In its notice, the group says the federal agency failed to designate critical habitat for distinct humpback whale populations in Mexico, Central America, and the western North Pacific.
“The Fisheries Service’s failures deprive these imperiled species of important protections and put them at further risk of extinction,” the group says in its notice.
In October, the center sued the state of California claiming fishing lines, crab traps, buoys and other gear endangers whales and violates the Endangered Species Act.
Humpback whales also face trouble from collisions with boats and oil spills, and oil and gas extraction operations in the Pacific Ocean produce noise that can interfere with marine life. Collision with ships caused the deaths of 50 blue whales off the California coast between 2001 and 2010, according to a report from the National Marine Fisheries Service.
Turtle Island Restoration Network and the Wishtoyo Chumash Foundation joined the center in the notice. They say critical habitat designation is important for the survival of threatened and endangered species.

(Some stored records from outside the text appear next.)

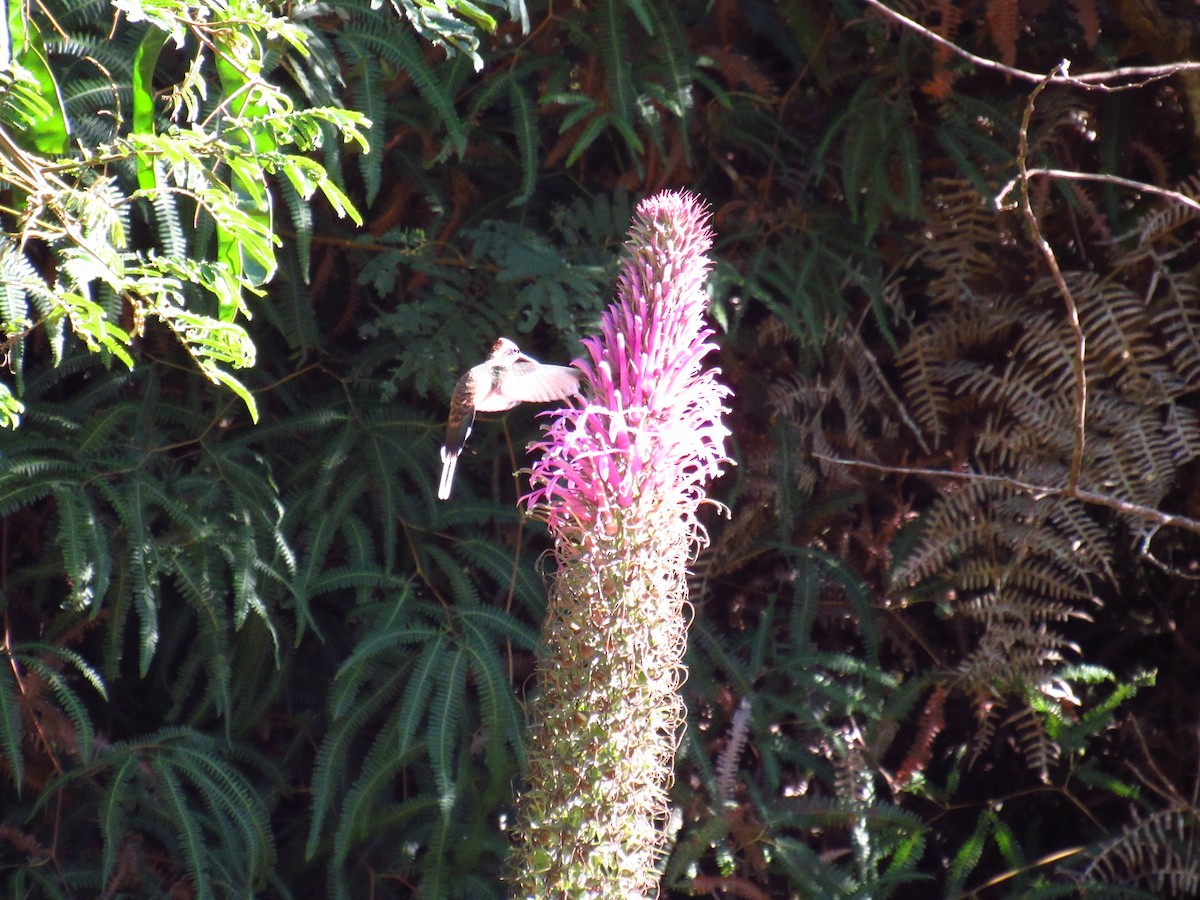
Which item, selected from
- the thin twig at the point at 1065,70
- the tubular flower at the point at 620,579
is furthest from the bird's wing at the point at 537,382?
the thin twig at the point at 1065,70

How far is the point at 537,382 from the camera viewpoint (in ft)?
5.32

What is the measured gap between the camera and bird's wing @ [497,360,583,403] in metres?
1.55

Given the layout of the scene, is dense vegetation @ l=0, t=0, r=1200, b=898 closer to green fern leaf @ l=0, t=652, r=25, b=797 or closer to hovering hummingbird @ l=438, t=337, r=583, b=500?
green fern leaf @ l=0, t=652, r=25, b=797

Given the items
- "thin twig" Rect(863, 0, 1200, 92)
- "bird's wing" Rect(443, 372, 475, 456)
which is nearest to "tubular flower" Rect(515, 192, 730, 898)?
"bird's wing" Rect(443, 372, 475, 456)

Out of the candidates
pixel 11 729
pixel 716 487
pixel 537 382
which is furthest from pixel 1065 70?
pixel 11 729

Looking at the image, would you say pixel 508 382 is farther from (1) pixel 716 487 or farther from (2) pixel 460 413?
(1) pixel 716 487

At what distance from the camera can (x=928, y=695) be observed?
247cm

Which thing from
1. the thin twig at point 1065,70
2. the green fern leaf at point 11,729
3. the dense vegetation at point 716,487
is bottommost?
the green fern leaf at point 11,729

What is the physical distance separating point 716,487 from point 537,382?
0.87 m

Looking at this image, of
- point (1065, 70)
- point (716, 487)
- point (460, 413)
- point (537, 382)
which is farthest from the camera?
point (716, 487)

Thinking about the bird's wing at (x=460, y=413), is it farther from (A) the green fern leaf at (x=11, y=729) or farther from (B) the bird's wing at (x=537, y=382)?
(A) the green fern leaf at (x=11, y=729)

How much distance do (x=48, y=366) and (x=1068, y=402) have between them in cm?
193

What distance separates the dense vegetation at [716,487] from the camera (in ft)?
6.50

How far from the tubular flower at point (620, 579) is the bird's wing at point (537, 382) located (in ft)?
1.04
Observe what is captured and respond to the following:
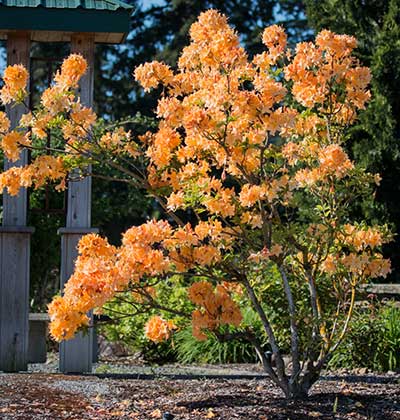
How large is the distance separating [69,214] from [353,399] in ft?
A: 7.92

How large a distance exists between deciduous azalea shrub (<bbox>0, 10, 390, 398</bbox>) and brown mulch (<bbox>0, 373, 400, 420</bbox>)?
30cm

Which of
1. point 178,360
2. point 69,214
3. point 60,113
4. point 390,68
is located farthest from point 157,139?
point 390,68

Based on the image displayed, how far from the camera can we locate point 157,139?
4543 mm

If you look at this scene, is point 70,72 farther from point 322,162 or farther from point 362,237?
point 362,237

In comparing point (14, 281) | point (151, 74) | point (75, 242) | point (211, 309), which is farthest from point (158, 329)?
point (14, 281)

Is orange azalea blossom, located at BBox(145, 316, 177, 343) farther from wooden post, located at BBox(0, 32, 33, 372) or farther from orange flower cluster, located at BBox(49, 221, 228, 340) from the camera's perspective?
wooden post, located at BBox(0, 32, 33, 372)

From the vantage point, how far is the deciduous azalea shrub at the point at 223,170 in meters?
4.24

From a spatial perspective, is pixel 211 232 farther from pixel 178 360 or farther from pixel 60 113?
pixel 178 360

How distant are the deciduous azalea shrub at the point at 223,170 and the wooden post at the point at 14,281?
1394 mm

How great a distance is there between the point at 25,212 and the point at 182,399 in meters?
2.05

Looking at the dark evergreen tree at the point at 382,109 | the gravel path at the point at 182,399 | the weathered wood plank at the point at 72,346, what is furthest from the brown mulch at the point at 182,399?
the dark evergreen tree at the point at 382,109

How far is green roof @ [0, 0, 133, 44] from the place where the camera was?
20.0ft

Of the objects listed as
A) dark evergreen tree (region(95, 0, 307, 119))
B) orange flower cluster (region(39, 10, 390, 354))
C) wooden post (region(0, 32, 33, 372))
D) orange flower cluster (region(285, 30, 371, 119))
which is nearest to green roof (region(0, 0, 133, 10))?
wooden post (region(0, 32, 33, 372))

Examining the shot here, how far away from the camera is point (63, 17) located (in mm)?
6105
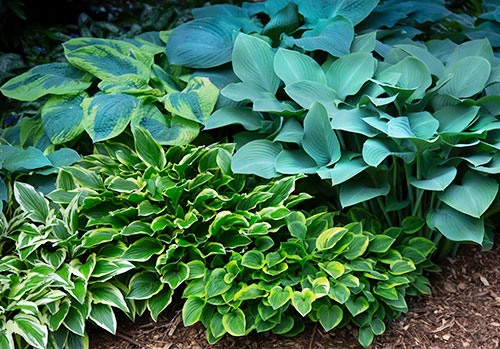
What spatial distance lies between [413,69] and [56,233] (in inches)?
73.1

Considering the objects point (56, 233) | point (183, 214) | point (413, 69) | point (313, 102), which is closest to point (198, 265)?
point (183, 214)

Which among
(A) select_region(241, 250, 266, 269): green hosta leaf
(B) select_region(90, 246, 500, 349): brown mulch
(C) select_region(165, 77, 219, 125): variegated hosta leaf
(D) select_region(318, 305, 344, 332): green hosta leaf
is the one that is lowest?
(B) select_region(90, 246, 500, 349): brown mulch

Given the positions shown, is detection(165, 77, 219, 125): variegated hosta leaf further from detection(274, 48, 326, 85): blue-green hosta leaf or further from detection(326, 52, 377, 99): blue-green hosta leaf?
detection(326, 52, 377, 99): blue-green hosta leaf

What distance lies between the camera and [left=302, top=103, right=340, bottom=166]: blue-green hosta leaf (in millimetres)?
2291

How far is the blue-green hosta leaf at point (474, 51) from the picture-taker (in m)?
2.55

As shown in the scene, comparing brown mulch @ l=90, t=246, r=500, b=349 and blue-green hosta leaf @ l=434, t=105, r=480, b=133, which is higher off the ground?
blue-green hosta leaf @ l=434, t=105, r=480, b=133

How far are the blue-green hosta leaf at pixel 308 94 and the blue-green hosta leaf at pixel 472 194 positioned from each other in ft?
2.19

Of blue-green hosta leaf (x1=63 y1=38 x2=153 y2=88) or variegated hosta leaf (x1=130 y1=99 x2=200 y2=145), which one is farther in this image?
blue-green hosta leaf (x1=63 y1=38 x2=153 y2=88)

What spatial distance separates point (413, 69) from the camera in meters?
2.41

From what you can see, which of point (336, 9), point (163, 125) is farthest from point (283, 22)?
point (163, 125)

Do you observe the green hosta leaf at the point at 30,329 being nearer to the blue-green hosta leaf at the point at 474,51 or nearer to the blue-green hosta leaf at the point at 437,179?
the blue-green hosta leaf at the point at 437,179

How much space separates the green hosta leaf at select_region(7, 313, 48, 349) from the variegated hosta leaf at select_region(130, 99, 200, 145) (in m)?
1.04

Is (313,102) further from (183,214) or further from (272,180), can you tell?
(183,214)

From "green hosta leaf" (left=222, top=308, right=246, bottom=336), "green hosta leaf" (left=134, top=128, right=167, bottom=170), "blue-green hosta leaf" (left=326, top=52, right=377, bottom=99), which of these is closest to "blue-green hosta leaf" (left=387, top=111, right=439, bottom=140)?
"blue-green hosta leaf" (left=326, top=52, right=377, bottom=99)
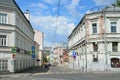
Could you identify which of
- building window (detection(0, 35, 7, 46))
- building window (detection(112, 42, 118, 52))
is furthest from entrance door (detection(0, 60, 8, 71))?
building window (detection(112, 42, 118, 52))

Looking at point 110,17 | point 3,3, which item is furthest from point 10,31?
point 110,17

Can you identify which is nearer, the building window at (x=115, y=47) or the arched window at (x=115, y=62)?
the arched window at (x=115, y=62)

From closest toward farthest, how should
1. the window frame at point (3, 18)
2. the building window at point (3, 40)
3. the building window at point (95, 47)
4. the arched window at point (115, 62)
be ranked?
1. the building window at point (3, 40)
2. the window frame at point (3, 18)
3. the arched window at point (115, 62)
4. the building window at point (95, 47)

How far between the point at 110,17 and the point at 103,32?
9.54ft

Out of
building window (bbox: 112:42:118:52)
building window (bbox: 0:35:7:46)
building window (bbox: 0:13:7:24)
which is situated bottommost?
building window (bbox: 112:42:118:52)

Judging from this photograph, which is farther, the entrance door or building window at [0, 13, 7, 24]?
building window at [0, 13, 7, 24]

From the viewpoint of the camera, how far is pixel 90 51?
47.2 m

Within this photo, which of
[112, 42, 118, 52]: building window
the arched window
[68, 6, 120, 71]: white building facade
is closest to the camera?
[68, 6, 120, 71]: white building facade

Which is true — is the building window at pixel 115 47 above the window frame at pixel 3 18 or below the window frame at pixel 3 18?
below

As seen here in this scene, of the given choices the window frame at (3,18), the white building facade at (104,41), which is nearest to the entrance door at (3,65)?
A: the window frame at (3,18)

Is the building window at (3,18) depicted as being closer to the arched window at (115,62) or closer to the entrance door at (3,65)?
the entrance door at (3,65)

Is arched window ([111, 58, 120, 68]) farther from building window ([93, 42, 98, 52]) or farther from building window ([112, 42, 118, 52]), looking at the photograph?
building window ([93, 42, 98, 52])

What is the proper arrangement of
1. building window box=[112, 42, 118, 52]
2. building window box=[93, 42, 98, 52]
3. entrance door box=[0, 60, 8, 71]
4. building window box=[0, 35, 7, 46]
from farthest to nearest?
building window box=[93, 42, 98, 52], building window box=[112, 42, 118, 52], building window box=[0, 35, 7, 46], entrance door box=[0, 60, 8, 71]

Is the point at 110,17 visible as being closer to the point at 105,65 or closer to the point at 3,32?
the point at 105,65
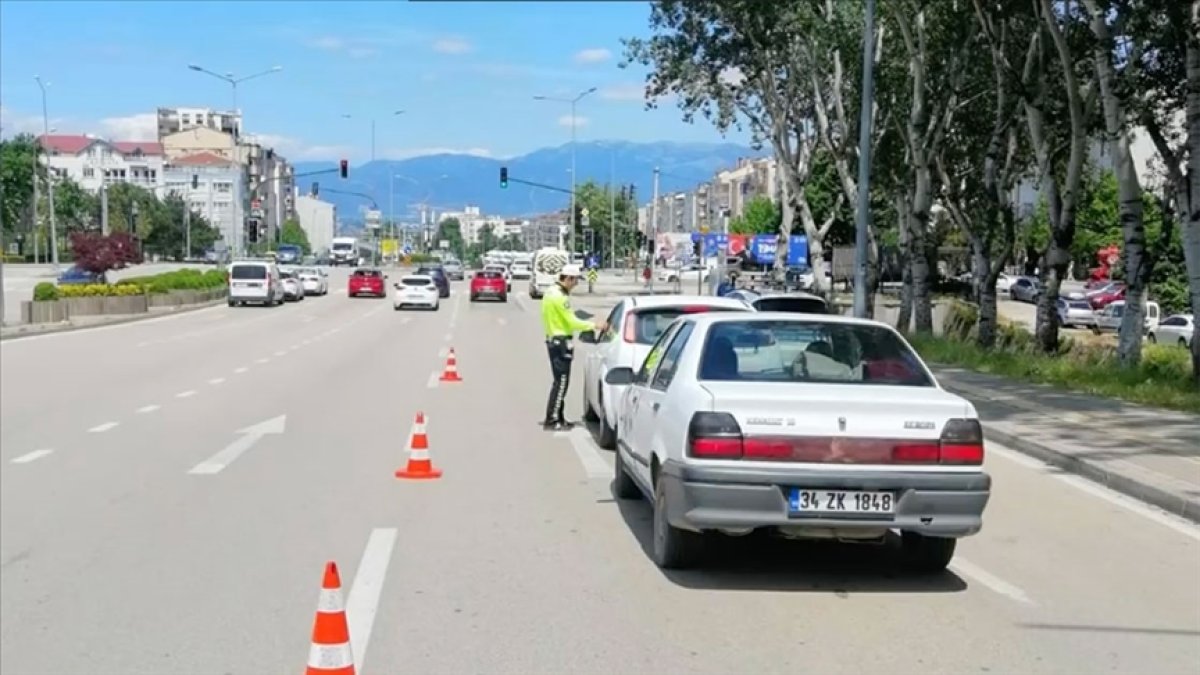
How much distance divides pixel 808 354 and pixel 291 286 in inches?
2214

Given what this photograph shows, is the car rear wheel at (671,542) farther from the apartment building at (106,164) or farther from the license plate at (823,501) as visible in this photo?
the apartment building at (106,164)

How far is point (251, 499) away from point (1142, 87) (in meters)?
18.7

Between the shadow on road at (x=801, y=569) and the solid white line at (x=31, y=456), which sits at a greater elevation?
the shadow on road at (x=801, y=569)

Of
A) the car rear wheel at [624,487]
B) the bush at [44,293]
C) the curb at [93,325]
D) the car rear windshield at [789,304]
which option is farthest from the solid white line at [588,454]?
the bush at [44,293]

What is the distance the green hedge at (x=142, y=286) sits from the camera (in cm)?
4001

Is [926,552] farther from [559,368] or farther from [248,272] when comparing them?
[248,272]

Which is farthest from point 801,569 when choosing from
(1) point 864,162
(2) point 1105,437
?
(1) point 864,162

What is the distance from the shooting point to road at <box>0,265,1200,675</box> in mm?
6246

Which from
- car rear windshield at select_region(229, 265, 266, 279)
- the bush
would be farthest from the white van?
the bush

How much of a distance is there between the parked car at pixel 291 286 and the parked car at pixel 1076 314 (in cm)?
3453

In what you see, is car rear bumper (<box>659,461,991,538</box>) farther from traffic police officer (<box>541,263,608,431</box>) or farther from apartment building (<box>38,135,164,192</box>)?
apartment building (<box>38,135,164,192</box>)

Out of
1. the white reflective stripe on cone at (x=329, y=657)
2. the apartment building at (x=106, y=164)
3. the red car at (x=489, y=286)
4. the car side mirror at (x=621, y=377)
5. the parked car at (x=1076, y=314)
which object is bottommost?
the parked car at (x=1076, y=314)

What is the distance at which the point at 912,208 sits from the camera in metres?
34.2

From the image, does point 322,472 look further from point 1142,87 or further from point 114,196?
point 114,196
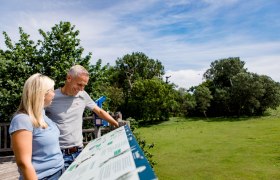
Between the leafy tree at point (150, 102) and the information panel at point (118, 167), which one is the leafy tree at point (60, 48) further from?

In 2016, the federal government listed several population segments of the humpback whale as either endangered or threatened. At the time, the Fishery Services said critical habitat was not determinable.
“Over one year later, the Fisheries Service still has not designated critical habitat” for the humpback whale populations, the groups say.
A National Oceanic and Atmospheric Administration representative said the agency does not comment on pending litigation.